“Nos envuelve por doquier la nube del combate”.
Esta sentencia, que podría suscribir hoy cualquier ciudadano, es un verso de Ilíada, la historia fundacional de la literatura de Occidente que además irradia en nosotros, desde aquellos lejanos tiempos, muchos elementos de los que seguimos echando mano para entender el mundo que nos rodea.
En esta historia, que Homero escribió ochocientos años antes de nuestra era, queda establecida, por primera vez y por escrito, nuestra relación con la divinidad, las sinergias entre hombres y mujeres, el concepto de paternidad (el de maternidad ya venía de origen) y, por citar otro elemento, el canon de belleza occidental, la predilección por las personas rubias, que en este poema épico son siempre las mejores.

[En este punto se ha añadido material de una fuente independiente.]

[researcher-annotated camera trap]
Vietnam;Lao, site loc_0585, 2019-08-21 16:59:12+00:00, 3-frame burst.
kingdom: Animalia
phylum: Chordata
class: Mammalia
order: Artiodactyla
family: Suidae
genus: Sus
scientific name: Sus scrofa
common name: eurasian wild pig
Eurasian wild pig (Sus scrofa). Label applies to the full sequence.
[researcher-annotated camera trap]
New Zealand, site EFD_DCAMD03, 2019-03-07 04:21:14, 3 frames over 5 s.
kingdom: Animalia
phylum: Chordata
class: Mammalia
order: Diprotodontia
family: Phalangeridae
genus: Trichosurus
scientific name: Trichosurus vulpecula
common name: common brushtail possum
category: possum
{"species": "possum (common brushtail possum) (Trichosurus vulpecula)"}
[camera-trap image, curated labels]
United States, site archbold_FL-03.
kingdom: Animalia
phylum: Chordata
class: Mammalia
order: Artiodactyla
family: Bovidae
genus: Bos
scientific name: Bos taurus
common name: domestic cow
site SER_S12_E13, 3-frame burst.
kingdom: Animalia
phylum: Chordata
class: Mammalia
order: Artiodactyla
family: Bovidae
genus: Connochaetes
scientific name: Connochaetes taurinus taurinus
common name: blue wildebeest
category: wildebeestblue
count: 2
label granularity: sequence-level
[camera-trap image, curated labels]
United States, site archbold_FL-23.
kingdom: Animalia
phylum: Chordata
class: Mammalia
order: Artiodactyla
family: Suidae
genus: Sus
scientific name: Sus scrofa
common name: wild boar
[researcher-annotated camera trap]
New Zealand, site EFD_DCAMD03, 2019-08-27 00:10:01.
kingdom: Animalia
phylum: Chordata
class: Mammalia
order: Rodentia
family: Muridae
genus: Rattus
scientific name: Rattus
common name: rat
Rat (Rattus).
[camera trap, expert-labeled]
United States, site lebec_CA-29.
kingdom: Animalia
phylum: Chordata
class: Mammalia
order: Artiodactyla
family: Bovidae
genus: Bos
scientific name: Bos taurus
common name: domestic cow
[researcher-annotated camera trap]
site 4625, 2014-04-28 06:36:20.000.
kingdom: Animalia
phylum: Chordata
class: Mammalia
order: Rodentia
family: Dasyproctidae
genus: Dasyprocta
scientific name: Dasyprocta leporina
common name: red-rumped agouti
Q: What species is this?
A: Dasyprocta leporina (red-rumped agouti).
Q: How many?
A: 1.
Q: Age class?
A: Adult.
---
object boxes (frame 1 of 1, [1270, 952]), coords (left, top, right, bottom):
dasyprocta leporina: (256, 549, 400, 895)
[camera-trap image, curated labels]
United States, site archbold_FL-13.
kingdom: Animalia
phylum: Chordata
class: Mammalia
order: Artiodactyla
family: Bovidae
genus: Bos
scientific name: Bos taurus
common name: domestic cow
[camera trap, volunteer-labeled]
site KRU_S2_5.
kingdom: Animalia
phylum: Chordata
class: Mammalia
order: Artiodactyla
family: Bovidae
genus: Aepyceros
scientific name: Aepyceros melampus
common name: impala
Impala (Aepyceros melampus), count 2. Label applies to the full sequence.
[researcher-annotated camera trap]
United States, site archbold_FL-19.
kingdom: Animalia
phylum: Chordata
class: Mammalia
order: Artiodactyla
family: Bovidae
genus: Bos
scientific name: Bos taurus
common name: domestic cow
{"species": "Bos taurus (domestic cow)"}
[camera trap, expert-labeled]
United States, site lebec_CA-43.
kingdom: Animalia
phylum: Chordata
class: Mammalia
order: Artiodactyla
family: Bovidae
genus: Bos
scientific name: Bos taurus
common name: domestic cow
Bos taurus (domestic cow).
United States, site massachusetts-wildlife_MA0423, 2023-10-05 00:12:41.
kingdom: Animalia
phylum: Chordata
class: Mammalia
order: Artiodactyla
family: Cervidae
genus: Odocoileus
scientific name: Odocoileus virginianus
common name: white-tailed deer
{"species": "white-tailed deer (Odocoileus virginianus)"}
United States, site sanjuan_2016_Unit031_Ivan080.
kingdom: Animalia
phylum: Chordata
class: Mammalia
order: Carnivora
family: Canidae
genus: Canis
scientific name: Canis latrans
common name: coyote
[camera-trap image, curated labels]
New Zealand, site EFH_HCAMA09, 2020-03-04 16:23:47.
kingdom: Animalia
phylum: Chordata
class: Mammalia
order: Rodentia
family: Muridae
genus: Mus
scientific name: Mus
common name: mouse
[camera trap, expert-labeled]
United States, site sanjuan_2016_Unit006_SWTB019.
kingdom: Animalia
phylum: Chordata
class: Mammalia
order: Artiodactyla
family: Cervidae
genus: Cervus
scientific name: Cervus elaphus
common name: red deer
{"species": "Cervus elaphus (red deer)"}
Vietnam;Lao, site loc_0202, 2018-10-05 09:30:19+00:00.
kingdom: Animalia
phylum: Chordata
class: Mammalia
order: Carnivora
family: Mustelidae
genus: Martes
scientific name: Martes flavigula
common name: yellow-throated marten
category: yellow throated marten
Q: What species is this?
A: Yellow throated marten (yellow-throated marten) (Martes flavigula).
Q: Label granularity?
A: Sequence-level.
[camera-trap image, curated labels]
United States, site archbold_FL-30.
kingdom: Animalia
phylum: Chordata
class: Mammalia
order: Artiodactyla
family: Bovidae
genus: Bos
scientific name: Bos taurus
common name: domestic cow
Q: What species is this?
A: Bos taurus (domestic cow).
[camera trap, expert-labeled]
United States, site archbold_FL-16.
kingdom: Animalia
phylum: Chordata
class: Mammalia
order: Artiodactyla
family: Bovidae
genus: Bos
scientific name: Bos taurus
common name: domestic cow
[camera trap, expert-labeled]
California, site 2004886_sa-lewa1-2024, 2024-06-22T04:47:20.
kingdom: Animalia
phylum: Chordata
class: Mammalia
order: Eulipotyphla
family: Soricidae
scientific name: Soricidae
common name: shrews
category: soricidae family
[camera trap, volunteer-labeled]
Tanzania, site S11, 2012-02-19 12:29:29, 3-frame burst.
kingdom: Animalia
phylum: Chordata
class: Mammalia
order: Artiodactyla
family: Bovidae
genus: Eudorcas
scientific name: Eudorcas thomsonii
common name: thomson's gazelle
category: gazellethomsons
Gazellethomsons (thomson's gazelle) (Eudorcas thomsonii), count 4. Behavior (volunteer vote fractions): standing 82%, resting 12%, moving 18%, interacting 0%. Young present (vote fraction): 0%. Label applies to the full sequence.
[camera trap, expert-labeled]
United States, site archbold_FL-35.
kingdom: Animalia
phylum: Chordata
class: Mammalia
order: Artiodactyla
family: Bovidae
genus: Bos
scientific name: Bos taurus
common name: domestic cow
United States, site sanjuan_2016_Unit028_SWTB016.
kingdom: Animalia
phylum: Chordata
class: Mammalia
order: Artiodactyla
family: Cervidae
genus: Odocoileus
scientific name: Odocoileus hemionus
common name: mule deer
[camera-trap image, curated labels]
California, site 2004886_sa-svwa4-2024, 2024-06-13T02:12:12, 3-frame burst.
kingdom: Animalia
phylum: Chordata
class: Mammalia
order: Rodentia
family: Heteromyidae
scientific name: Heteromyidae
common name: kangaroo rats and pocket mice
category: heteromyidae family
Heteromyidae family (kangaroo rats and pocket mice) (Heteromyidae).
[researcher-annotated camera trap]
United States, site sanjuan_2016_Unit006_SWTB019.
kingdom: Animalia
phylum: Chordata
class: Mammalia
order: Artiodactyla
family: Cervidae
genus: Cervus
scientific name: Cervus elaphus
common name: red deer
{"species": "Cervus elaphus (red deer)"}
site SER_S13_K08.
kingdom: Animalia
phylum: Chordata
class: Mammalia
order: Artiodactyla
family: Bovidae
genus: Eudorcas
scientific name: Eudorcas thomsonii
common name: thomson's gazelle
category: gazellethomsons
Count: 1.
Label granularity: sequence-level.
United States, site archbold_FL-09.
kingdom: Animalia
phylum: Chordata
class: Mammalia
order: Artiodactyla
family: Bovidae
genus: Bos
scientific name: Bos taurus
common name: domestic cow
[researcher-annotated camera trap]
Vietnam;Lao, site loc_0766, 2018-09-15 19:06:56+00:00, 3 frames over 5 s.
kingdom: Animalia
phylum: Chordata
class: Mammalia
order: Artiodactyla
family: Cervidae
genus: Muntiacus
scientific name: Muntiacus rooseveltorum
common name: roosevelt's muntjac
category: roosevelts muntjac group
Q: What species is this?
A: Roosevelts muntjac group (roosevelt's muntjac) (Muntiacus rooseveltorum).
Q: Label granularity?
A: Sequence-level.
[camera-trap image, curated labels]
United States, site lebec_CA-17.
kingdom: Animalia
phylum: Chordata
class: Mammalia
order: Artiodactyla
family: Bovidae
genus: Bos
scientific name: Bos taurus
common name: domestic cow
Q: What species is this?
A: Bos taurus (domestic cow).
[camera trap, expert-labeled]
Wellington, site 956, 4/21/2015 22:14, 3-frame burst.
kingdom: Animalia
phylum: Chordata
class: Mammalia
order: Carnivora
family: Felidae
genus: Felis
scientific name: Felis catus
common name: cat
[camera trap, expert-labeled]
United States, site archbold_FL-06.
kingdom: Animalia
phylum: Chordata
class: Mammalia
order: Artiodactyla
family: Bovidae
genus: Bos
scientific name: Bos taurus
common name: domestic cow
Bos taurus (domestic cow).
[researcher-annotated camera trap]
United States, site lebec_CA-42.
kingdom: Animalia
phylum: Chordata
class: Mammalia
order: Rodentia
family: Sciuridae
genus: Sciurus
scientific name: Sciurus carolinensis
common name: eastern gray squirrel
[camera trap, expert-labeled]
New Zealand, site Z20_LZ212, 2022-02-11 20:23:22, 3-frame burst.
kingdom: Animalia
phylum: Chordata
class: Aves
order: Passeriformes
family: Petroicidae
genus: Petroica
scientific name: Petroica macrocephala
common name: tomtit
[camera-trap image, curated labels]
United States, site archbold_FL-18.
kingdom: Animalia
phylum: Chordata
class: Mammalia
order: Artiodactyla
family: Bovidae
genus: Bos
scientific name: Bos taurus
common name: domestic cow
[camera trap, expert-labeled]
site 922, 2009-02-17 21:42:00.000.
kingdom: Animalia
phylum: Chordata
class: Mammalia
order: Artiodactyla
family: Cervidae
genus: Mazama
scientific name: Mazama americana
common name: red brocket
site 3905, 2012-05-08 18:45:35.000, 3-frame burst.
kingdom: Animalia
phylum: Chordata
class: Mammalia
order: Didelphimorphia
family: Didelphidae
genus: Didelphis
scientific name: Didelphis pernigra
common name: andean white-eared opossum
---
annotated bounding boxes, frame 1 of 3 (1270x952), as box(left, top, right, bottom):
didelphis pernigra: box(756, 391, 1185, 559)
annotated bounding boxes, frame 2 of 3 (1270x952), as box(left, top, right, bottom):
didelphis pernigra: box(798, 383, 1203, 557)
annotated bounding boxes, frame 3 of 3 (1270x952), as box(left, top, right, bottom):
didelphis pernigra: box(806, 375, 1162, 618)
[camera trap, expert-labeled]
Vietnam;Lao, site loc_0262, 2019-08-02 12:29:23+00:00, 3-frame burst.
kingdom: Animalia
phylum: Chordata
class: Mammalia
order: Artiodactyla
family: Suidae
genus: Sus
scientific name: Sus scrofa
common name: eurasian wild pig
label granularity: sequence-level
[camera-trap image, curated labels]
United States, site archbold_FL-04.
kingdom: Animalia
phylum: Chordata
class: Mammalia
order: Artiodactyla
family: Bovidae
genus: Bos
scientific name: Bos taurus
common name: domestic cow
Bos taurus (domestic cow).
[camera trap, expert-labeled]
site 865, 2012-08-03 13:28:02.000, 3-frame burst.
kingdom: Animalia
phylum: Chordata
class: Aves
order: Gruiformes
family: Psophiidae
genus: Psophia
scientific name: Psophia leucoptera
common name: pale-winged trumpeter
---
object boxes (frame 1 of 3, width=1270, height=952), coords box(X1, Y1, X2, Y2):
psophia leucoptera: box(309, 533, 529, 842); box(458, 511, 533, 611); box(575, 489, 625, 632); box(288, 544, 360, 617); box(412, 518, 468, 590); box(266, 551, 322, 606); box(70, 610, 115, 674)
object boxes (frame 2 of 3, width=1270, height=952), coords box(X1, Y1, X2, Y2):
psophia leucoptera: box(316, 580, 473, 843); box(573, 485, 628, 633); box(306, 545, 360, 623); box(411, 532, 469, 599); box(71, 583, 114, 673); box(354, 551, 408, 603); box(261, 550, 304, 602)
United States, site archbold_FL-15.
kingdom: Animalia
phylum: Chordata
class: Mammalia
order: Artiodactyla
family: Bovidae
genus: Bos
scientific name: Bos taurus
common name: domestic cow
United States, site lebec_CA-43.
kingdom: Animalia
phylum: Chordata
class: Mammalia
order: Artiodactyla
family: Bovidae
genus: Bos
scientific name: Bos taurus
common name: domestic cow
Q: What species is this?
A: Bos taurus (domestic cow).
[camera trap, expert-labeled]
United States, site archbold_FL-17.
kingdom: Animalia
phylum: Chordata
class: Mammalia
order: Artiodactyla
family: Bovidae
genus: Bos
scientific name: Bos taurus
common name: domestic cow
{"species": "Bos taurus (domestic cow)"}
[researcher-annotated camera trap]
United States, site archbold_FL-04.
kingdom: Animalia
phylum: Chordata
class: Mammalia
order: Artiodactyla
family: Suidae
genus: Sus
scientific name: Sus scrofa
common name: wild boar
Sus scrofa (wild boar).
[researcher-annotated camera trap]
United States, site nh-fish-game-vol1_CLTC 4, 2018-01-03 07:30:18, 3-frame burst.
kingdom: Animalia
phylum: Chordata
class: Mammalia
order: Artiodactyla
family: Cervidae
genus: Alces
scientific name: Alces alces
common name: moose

Durante muchos siglos los alumnos de las escuelas griegas se educaron con esta historia, ahí aprendieron una serie de conceptos y valores que llegan hasta nuestros días. Si no me creen lean Ilíada: encuéntrense ustedes mismos.
Esta historia también nos ha enseñado, desde hace dos mil ochocientos años, a mirar con horror, pero también con morbo y fascinación, las guerras que, como escenas de Ilíada, vemos desde siempre en otras historias, escritas, en películas, en series, en redes sociales y en noticiarios de televisión.
“Nos envuelve por doquier la nube del combate”, miren ustedes: “y lo hirió en la cabeza, en la zona de la nuca, con la aguda lanza. El bronce pasó recto por las muelas y cortó de raíz la lengua” (Canto V). “Le golpeó en pleno cuello abalanzándose con la espada y le cortó los dos tendones. Aún emitía sonidos cuando su cabeza rodó por el polvo” (Canto X).
Y sobre la crueldad del vencedor: “¡Ojalá ninguno escape del abismo de la ruina ni de nuestras manos, ni siquiera aquel al que en el vientre lleva su madre ni aquel que huye!¡Que a la vez todos los de Ilión queden exterminados sin exequias y sin dejar traza! (Canto VI)”.
O lo que le dice Aquiles a Héctor cuando está a punto de matarlo, desoyendo la súplica de que entregue su cadáver a su familia: “Los perros y las aves de rapiña se repartirán entero tu cuerpo” (Canto XXII).